Für den Architekten Erich Bernard (bwm Architekten), der sowohl im Bereich Geschäfts- als auch Museums- und Ausstellungsarchitektur tätig ist, ist das ideale Museum ein Ort der Konzentration. Viele Museen suchen heutzutage ihr Heil in der Organisation von Events. Die Aura des Originals ist aber durch nichts zu ersetzen. Er meint auch, die Zukunft des Museums liege in der Konzentration auf das Objekt, die Events qualifizierte er als derzeitige Modeerscheinung, die ihren Höhepunkt wohl schon überschritten hat.
Dr. Michael Braunsteiner, Direktor der Museen Stift Admont, kann auf sehr aktuelle praktische Erfahrungen beim Neuaufbau eines Stiftsmuseums verweisen. Wichtig findet er klare Aufgabenverteilung und gesicherte Finanzierung, sowie die Rückenstärkung des Museumsprojektteams durch den Konvent, ohne dass dieser versucht sich in Details einzumengen. In Admont wären alle diese Voraussetzungen geradezu idealtypisch gegeben gewesen. Besonderes Aufsehen im Rahmen der Museen im Stift erregt die neu aufgebaute Sammlung an Gegenwartskunst. Die Admonter Mönche sehen sich als "Zukunftsmönche", die daher auch an "Zukunftskunst" also an der zeitgenössischen Kunst interessiert sind und so den Aufbau einer zeitgenössischen Sammlung als natürliche Ergänzung zu den gewachsenen historischen Stiftssammlungen ansehen. Von Anfang an war nicht daran gedacht, mit dem Museum Gewinne zu erwirtschaften, obwohl sehr ehrgeizige Besucherzahlen angestrebt werden. In Admont ist man sich vollkommen dessen bewusst, dass Kultur Geld kostet.

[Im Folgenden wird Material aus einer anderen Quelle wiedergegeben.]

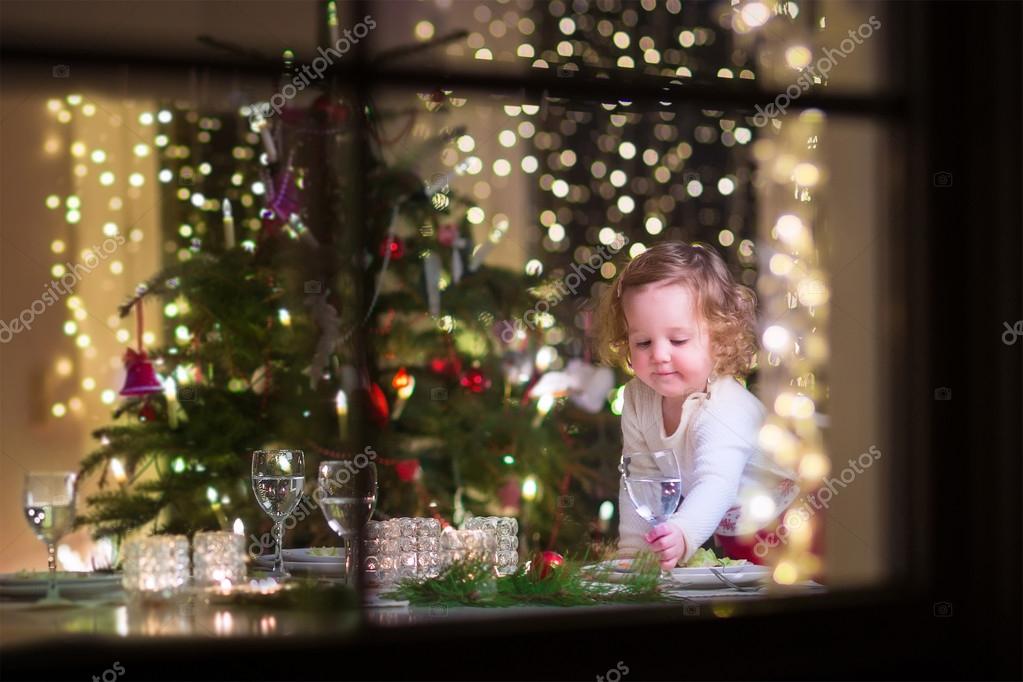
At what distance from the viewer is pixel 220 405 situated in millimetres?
3764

Dr. Wilfried Seipel, Generaldirektor des Kunsthistorischen Museums mahnte, in dieser Diskussion die Wissenschaft nicht zu vergessen, sei sie doch die Basis jeglicher Museumsarbeit. Der Sammlungsbestand sei der Ausgangspunkt aller Überlegungen, der Katalog das, was von einer Ausstellung bleibt, auch wenn diese schon längst wieder abgebaut ist. Ganz im Gegensatz zu vorher geäußerten Meinungen meinte er: Die Objekte sind sich selbst genug! Dass die Wissenschaft immer Gefahr läuft, auf der Strecke zu bleiben, bestätige Dr. Braunsteiner, in dem er sagte, Freiraum und finanzielle Mittel für wissenschaftliches Arbeiten sei selbst in Admont immer das Produkt hartnäckiger Überzeugungsarbeit.

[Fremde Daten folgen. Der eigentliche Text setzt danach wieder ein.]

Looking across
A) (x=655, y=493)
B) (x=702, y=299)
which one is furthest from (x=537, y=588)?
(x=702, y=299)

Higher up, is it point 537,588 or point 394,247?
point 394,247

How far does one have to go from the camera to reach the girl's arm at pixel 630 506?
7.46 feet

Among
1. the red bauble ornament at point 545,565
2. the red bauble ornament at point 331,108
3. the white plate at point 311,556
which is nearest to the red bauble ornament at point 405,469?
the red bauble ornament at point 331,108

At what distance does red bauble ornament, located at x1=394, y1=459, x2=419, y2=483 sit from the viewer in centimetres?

Die Soziologin Mag. Susanne Ortner von der Uni Linz hat sich mit der Nachhaltigkeit von Landesausstellungen am Beispiel der Oberösterreichischen Landesausstellungen beschäftigt. Sie konnte in ihren Untersuchungen feststellen, dass geradezu manisch an der Besucherzahl als einziger Maßzahl für den Erfolg oder Nichterfolg einer Ausstellung oder eines Museums festgehalten wird. Die Erfüllung der klassischen Museumsaufgabe "Bewahren" sieht sie aber als ebenso wichtiges Erfolgskriterium an. Auch die Identität stiftende Rolle eines Museums für die lokale Bevölkerung sei nicht zu unterschätzen. Untersuchungen zeigen, dass die allermeisten Besucher eine Ausstellung oder ein Museum sehr bewusst konsumieren, sich mit den gebotenen Inhalten sehr intensiv auseinandersetzen, sich aber längerfristig nur sehr wenig davon merken. Als Museum der Zukunft wünscht sie sich ein "Erlebnismuseum".
Daran anknüpfend vertrat Mag. Susanne Kraus-Winkler (Agentur Kohl + Partner) den Standpunkt des Tourismus. Ein modernes Museum muss im Besucher Gefühle erzeugen (dann bleibt auch etwas hängen bei den Leuten) sowie alle Dienstleistungsansprüche des modernen Menschen erfüllen. Das ist mindestens so wichtig wie die Präsentation der Sammlung. Unzureichende Infrastruktur kann den hochkarätigsten Sammlungsbestand nicht aufwiegen und wird beim Besucher Unzufriedenheit hinterlassen. Niederösterreich besitzt aus Sicht der Touristikerin ein sehr großes kulturelles Angebot, das nicht entsprechend vermarktbar ist, da es aus zu vielen kleinen Museen besteht.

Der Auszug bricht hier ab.